- [SELECTED TEXT]:
━━━━━━━━━━━━━━━━━━━━

Omics

Large-scale data the end of scientific method?

Chris Anderson, editor in chief of Wired Magazine, recently wrote an interesting article entitled “The End of Theory: The Data Deluge Makes the Scientific Method Obsolete” and subsequently took some serious criticism in the comments section of the online article and in further counter articles for proclaiming basically that the scientific method is dead. In one of his concluding statements he writes,

“The new availability of huge amounts of data, along with the statistical tools to crunch these numbers, offers a whole new way of understanding the world. Correlation supersedes causation, and science can advance even without coherent models, unified theories, or really any mechanistic explanation at all.”

While it is no doubt true that the availability of the types of large-scale data that we have today make de novo pattern-finding much more possible and powerful, that doesn’t negate the power of time-tested hypothesis testing. Instead, I would contend that this isn’t an either / or scenario. Both processes, both ways of doing things are powerful and useful, and in fact it’s when you use the two together in an iterative cycle that you can gain the greatest value from and the deepest insight into your data.

━━━━━━━━━━━━━━━━━━━━

- [APPLY WHAT YOU READ]:
A – In the post on large-scale data and the scientific method, list the things that the quoted statement says science can advance without.
B – Please repeat the stretch of the post on large-scale data and the scientific method from "While it is" through "into your data.".
C – Go on with the post on large-scale data and the scientific method from its last sentence.
The lines after this post have nothing to do with it.

- [DATASET SECTION]:
━━━━━━━━━━━━━━━━━━━━

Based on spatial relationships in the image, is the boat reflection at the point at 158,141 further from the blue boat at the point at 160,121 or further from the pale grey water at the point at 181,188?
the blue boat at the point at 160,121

━━━━━━━━━━━━━━━━━━━━

- [WRITTEN RESPONSES]:
A –
coherent models
unified theories
any mechanistic explanation at all

B –
While it is no doubt true that the availability of the types of large-scale data that we have today make de novo pattern-finding much more possible and powerful, that doesn’t negate the power of time-tested hypothesis testing. Instead, I would contend that this isn’t an either / or scenario. Both processes, both ways of doing things are powerful and useful, and in fact it’s when you use the two together in an iterative cycle that you can gain the greatest value from and the deepest insight into your data.

C –
For example, in much of the work that we’ve done, it is in the process of examining data for the sake of testing a hypothesis that we see a novel pattern or correlation which offers new insight. The follow up to that insight is then critical and is rightly so, a process of hypothesis testing.

There is another aspect to this all that requires consideration as well. At some point, the massive amounts of data, and all of the analyses conducted on them need to yield knowledge. That to me is possibly the greatest hurdle in this brave new data filled world we’re in.

Chris’s article contains a number of examples, each of which contains a snapshot of gorgeous visualizations rendered for the sake of conveying the results derived from the various analyses run. That’s because in many ways, at the very core of all of this, visualization is simply one of the best if not the best bridge we have between data and knowledge, between a sea of information and something that we can act on, whether it is to design a novel therapeutic, buy or sell stock or detect an influenza outbreak.